The morning after we arrived in Kerrville, my parents enrolled me in school. The old, WPA building was the most beautiful structure I’d ever seen. Four girls immediately befriended me. It was a tough place, they said, and I'd need friends to look after me.

The classes were neither strange nor too easy; they were fun. I’d never seen a gymnasium before; the floor was shiny and I wondered what playing basketball would be like.

Each class was held in a different room and I liked walking down the tall, dimly lit hallway. I remember the English teacher smiling at me as I sat in the back of the class next to the ceiling-high windows late in the day.

After school, my parents were waiting in their car in front of the green lawn.

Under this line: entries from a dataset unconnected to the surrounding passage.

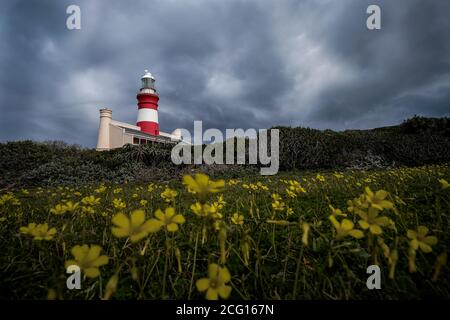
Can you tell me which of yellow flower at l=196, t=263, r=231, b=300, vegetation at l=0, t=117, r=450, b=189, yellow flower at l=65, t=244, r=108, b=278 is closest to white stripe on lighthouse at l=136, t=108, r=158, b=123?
vegetation at l=0, t=117, r=450, b=189

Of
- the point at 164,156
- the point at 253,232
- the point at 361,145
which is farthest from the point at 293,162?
the point at 253,232

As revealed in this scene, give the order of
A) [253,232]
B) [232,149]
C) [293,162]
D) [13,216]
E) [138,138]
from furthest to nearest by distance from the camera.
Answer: [138,138]
[232,149]
[293,162]
[13,216]
[253,232]

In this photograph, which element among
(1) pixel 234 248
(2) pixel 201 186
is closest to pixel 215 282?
(2) pixel 201 186

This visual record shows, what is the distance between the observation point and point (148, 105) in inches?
1038

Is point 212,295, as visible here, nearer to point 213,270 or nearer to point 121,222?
point 213,270

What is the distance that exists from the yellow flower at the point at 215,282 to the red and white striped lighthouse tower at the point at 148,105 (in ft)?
88.3

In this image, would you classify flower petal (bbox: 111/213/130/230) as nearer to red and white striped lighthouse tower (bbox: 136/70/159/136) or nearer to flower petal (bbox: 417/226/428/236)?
flower petal (bbox: 417/226/428/236)

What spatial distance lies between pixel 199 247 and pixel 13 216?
2214mm

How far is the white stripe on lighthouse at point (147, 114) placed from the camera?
86.9ft

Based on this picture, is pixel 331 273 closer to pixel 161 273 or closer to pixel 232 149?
pixel 161 273

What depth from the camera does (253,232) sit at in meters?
1.70

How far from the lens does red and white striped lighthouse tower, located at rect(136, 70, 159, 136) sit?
1030 inches

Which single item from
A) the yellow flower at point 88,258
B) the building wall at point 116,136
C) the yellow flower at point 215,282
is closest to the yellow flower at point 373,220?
the yellow flower at point 215,282
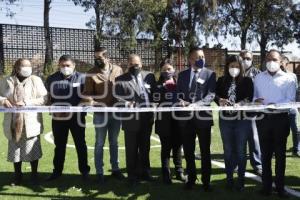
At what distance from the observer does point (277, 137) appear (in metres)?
5.96

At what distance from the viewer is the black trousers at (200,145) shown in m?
6.26

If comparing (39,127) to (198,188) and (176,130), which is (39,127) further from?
(198,188)

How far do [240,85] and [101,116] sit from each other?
7.36 feet

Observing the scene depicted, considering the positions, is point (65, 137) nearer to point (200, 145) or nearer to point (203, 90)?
point (200, 145)

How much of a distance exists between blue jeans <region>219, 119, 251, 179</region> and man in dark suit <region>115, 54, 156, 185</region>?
1.23 meters

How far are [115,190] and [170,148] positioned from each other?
1145 millimetres

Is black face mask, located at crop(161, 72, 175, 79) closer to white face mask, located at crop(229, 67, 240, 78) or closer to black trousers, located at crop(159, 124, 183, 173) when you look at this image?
black trousers, located at crop(159, 124, 183, 173)

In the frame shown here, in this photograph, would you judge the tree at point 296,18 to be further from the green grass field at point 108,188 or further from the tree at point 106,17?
Result: the green grass field at point 108,188

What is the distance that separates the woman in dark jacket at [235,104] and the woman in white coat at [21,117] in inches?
111

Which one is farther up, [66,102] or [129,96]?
[129,96]

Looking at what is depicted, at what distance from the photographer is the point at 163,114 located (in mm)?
6781

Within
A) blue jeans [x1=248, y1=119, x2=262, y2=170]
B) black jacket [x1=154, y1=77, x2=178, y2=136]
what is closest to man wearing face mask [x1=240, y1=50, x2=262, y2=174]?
blue jeans [x1=248, y1=119, x2=262, y2=170]

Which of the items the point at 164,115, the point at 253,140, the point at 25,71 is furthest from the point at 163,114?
the point at 25,71

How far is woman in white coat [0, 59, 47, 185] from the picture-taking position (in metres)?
6.65
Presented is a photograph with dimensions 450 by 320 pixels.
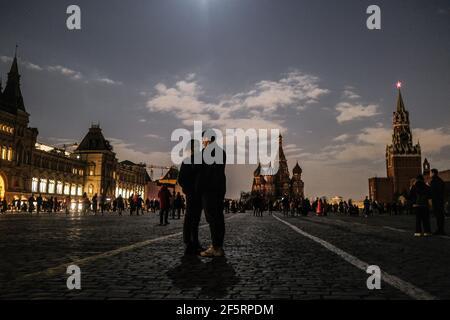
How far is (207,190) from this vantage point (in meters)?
6.96

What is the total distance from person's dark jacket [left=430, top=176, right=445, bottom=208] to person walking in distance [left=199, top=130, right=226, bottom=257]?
26.6 feet

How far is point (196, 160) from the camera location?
716 cm

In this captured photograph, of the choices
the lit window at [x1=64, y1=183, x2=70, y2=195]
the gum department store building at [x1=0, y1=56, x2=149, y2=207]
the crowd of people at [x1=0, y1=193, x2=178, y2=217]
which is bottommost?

I climbed into the car with all my textbooks and talked non-stop about my new friends and the classes. Back in the hotel room, they told me that we weren’t going to stay.

Of all the places we lived during my childhood, I only let myself cry when we left two of them. This time, I was very dramatic; I wanted to convince them to stay.

My father said he would take my books back to the school the next morning. I insisted he take money for the girl who had loaned me some when I hadn’t had enough to pay for my lunch. (I still worry about whether he did.)

We left Kerrville behind and, a short time later, I started school in Abilene. The first day of school, I wore the same clothes I’d worn the first day in Kerrville. “Why do you dress like that? You’re weird!” There were three groups of kids there and I didn’t belong to any of them.

My parents bought a house right away, but in no time, they hated Abilene. My father ended his retirement yet again and found work elsewhere. My mother and I stayed in Abilene a few more months, in the snow and ice, while she tried to sell the very large, very odd house, and directed all her fury at me.

It's a few decades later and I have a choice: Prescott (pronounced press-kit) or Jerusalem (pronounced yuh-roo-sha-ly-yeem). I don't know whether to trust myself to make this decision or what criteria I should rely on to make my choice.

1 comment:

  1. That's hard...Can you go to both places for a weekend and just test the waters a bit?